Durant mon intervention, afin de rendre ma démonstration convaincante, je me suis efforcé de rappeler le rôle des nouveaux outils web dans les révolutions arabes, d'humoriser sur la puissance d'un tweet lorsqu'il est asséné depuis le compte d'une première dame ; j'ai fait état de la migration des jeunes vers twitter par exemple maintenant qu'ils constatent que les e-séniors (i.e leurs parents et grands-parents) arrivent sur facebook, je me suis attaché à mettre en avant le fait qu'en 2030, la génération Z, celle qui n'a pas connu le monde sans internet formera, avec la fameuse génération Y, la majorité de la population hexagonale..
Mais au delà des faits et des chiffres, il m'a semblé nécessaire d'insister sur la véritable nature de la révolution ouverte par les réseaux sociaux, à savoir l'ère de la recommandation.

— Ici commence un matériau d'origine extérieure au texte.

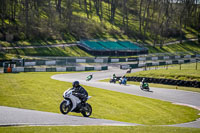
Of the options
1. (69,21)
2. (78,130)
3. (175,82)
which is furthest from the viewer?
(69,21)

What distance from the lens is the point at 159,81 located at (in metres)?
36.5

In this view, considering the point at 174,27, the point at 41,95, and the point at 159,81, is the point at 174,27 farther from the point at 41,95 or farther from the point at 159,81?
the point at 41,95

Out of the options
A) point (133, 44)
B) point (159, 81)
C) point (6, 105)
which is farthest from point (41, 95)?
point (133, 44)

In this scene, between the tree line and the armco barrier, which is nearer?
the armco barrier

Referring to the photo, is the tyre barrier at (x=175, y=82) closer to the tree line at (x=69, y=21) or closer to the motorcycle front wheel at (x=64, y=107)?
the motorcycle front wheel at (x=64, y=107)

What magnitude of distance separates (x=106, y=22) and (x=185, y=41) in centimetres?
3045

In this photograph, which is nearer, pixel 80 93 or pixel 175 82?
pixel 80 93

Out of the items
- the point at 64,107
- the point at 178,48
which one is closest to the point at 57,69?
the point at 64,107

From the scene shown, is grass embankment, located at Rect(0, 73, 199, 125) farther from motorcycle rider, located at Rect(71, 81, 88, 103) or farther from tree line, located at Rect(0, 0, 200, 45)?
tree line, located at Rect(0, 0, 200, 45)

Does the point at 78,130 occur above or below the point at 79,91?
below

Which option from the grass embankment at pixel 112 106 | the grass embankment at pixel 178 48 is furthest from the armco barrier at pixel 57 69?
the grass embankment at pixel 178 48

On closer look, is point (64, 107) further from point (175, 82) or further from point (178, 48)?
point (178, 48)

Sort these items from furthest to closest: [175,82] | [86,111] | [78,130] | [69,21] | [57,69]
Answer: [69,21] < [57,69] < [175,82] < [86,111] < [78,130]

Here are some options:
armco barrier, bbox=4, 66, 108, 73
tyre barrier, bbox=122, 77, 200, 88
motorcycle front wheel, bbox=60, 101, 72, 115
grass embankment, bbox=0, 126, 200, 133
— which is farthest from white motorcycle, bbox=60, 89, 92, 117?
armco barrier, bbox=4, 66, 108, 73
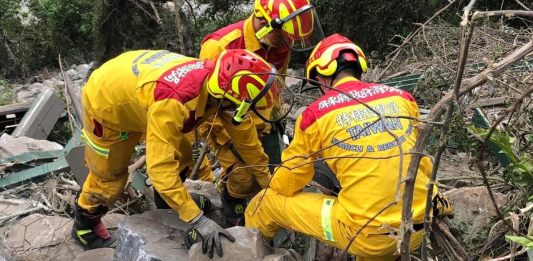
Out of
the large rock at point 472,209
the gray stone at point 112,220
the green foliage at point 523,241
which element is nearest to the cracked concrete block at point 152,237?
the gray stone at point 112,220

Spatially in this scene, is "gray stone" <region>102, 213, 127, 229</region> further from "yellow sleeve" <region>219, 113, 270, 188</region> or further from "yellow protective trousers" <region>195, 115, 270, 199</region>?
"yellow sleeve" <region>219, 113, 270, 188</region>

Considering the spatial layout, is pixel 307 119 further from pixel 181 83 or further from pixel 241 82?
pixel 181 83

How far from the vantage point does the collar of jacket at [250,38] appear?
12.8ft

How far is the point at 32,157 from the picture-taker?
5.23 meters

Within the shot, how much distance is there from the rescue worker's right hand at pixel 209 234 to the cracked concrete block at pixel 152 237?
257mm

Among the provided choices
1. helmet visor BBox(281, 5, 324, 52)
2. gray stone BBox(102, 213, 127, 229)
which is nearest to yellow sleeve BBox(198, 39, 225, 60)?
helmet visor BBox(281, 5, 324, 52)

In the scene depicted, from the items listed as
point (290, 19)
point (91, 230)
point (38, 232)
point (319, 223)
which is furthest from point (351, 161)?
Result: point (38, 232)

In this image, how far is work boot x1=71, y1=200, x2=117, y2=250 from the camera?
148 inches

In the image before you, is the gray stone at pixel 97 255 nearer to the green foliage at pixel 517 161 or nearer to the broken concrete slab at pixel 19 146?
the broken concrete slab at pixel 19 146

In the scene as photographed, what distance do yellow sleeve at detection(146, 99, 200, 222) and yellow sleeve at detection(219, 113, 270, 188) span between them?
1.69 feet

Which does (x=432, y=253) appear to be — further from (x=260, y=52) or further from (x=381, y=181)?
(x=260, y=52)

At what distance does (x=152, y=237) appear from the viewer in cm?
325

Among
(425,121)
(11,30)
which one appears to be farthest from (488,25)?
(11,30)

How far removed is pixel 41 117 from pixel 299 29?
411cm
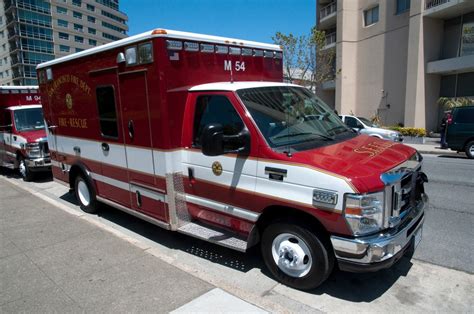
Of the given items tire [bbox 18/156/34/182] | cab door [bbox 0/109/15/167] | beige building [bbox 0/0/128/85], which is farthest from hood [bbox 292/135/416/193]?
beige building [bbox 0/0/128/85]

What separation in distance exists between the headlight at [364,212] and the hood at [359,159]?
81 millimetres

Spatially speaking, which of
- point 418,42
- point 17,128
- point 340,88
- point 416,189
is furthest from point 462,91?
point 17,128

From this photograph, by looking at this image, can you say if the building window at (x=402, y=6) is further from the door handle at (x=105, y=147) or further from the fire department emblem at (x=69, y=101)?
the door handle at (x=105, y=147)

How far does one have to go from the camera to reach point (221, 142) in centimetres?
386

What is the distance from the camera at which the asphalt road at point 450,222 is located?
454 cm

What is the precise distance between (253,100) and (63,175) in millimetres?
4996

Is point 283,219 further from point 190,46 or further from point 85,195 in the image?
point 85,195

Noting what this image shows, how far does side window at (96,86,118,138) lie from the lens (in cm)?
552

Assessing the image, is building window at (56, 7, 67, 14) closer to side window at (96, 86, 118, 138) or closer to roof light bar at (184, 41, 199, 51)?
side window at (96, 86, 118, 138)

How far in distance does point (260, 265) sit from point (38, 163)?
8049mm

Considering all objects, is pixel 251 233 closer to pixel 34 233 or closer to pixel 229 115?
pixel 229 115

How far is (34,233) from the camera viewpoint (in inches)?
223

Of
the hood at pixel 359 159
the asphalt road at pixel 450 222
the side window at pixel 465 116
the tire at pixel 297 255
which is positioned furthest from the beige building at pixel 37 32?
the hood at pixel 359 159

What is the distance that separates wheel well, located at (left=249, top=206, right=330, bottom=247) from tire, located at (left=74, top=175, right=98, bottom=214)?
12.0 feet
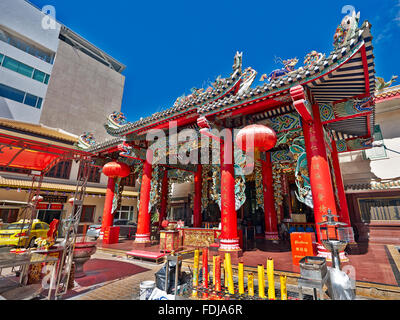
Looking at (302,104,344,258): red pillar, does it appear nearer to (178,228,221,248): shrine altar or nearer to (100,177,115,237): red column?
(178,228,221,248): shrine altar

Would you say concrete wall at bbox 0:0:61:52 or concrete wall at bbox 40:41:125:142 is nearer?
concrete wall at bbox 0:0:61:52

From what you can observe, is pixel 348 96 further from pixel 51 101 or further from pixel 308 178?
pixel 51 101

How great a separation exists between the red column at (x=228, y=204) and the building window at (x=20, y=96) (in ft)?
88.6

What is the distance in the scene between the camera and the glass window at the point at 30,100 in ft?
75.6

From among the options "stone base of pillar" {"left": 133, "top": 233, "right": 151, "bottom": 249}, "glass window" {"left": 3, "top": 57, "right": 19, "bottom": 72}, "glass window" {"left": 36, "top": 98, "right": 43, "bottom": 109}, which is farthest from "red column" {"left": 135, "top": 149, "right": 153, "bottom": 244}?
"glass window" {"left": 3, "top": 57, "right": 19, "bottom": 72}

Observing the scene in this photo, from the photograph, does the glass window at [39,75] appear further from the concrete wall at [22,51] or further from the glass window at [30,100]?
the glass window at [30,100]

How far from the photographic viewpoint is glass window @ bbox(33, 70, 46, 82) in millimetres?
24473

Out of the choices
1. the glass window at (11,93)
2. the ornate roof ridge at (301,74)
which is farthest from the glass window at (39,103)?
the ornate roof ridge at (301,74)

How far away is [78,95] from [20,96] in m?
6.51

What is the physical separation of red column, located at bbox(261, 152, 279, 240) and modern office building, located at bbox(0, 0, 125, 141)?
2463 cm

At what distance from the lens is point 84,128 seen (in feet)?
88.4
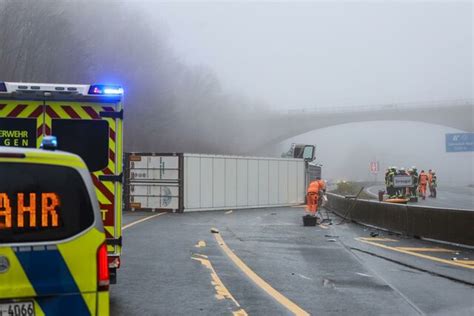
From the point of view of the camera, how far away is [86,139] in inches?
259

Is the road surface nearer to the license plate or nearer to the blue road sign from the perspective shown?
the blue road sign

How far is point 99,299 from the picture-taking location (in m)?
3.60

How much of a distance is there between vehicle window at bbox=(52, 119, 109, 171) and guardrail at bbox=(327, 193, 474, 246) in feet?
25.8

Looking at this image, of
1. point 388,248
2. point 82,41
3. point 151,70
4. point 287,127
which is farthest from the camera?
point 287,127

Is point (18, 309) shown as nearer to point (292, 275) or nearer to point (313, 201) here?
point (292, 275)

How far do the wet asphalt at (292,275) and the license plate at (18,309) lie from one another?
9.75 ft

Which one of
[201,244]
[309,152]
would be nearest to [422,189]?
[309,152]

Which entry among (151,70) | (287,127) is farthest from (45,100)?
(287,127)

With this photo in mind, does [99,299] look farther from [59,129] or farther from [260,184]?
[260,184]

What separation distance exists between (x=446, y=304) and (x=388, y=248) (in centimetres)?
512

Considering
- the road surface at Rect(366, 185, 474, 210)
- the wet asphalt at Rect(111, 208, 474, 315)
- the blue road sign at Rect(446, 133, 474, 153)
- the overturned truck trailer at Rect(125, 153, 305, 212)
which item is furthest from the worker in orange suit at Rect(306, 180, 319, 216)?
the blue road sign at Rect(446, 133, 474, 153)

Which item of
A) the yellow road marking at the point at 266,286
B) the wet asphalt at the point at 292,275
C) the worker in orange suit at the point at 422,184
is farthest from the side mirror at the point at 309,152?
the yellow road marking at the point at 266,286

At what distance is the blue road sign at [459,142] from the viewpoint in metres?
64.1

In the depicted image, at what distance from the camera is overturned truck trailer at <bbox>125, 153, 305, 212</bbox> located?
21.9 meters
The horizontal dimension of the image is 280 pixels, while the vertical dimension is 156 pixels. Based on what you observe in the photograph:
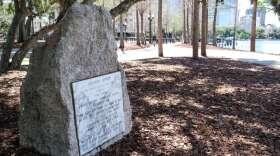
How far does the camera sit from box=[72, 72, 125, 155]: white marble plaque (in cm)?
462

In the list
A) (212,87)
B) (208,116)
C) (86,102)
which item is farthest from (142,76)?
(86,102)

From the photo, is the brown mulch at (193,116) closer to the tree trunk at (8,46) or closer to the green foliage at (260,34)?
the tree trunk at (8,46)

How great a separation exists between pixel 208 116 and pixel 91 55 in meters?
2.78

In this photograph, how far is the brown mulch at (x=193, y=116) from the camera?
5402mm

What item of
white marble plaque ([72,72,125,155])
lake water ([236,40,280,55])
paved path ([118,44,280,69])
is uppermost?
white marble plaque ([72,72,125,155])

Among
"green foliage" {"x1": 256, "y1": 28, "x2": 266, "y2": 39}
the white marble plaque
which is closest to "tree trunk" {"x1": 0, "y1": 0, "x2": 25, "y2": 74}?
the white marble plaque

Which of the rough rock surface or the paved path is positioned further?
the paved path

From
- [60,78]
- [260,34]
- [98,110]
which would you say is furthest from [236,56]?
[260,34]

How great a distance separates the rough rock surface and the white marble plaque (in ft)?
0.31

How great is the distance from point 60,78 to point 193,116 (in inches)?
120

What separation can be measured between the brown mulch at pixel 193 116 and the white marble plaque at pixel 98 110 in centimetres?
25

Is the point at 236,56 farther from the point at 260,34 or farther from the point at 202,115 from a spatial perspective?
the point at 260,34

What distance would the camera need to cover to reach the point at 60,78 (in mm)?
4363

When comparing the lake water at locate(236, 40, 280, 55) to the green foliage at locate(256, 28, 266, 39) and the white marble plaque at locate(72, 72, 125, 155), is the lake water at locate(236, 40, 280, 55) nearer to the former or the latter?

Alors que toute la communication classique, qu'elle soit publique ou privée est bâtie sur un mode intrusif (envoi de plaquettes, de magazines, de SMS, de newsletters, etc.. sur un mode descendant), la force de facebook, la densité de twitter, le génie de dailymotion, etc.. résident dans le fait que les contenus (audios, photos, vidéos, textes), sont poussés par vos amis ou les personnes en qui vous faîtes suffisamment confiance pour les "suivre".
Avant-hier encore, cet article serait resté sur le blog, dans l'attente de lecteurs. Aujourd'hui, s'il est lu et recommandé, son déploiement peut atteindre des scores impressionnants grâce aux outils de partage. C'est le cas d'un article récent qu'un bloggueur a réalisé sur l'action de l'Auvergne sur les réseaux sociaux. Paru lundi, il a suffit d'un tweet, lui-même "retweeté" 9 fois pour qu'il passe d'un diffusion destinée à 441 personnes à une diffusion qui peut toucher potentiellement 12955 personnes.. (30 fois plus !). Et il ne s'agit là que du second degré de partage.. imaginons le 3ème degré, le 4ème..

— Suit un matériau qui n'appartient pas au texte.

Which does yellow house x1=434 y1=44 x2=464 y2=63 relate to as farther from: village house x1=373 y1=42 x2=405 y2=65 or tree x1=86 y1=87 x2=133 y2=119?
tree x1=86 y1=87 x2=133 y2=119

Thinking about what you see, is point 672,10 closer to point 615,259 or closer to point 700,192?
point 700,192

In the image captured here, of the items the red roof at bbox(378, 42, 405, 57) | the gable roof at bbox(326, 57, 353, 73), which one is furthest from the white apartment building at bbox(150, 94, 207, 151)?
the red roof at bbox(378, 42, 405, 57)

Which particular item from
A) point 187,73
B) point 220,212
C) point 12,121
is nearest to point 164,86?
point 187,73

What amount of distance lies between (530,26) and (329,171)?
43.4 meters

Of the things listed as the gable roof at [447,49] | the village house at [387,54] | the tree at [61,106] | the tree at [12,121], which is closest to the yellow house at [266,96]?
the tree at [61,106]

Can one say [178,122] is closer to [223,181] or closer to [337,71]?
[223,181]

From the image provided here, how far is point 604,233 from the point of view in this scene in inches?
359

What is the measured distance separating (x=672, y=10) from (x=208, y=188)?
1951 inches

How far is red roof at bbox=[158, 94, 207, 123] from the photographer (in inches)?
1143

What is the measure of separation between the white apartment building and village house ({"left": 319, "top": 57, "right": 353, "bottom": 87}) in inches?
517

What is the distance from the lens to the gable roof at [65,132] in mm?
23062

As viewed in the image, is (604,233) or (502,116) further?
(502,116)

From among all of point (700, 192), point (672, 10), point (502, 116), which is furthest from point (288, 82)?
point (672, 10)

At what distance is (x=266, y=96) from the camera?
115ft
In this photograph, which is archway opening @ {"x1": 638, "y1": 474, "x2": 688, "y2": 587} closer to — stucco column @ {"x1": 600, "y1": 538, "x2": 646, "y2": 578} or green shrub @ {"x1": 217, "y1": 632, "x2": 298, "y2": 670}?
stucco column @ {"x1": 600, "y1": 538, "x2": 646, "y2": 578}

Il est donc urgent de ne pas attendre. A condition d'avoir quelque chose à dire, car la communication est avant tout la forme au service du fond, les acteurs publics gagneront à explorer les potentialités de ces nouveaux outils de relation qui leur permettra de toucher leurs administrés qui, pour les plus jeunes, demeurent imperméables aux outils de communication traditionnels.
Or comme le disait PIerre Mendés France, "le plus grand péril que courent toujours une démocratie et le gouvernement du peuple par le peuple, c'est dans la négligence des citoyens qu'il réside". Visionnaire, il fut un homme de son temps grâce à la radio et ses "causeries au coin du feu", à nous d'être visionnaires pour répondre aux défis de la citoyenneté de demain, et ne pas négliger, sous couvert de frilosité ou de peine à se défaire des idées anciennes, l'homo numericus.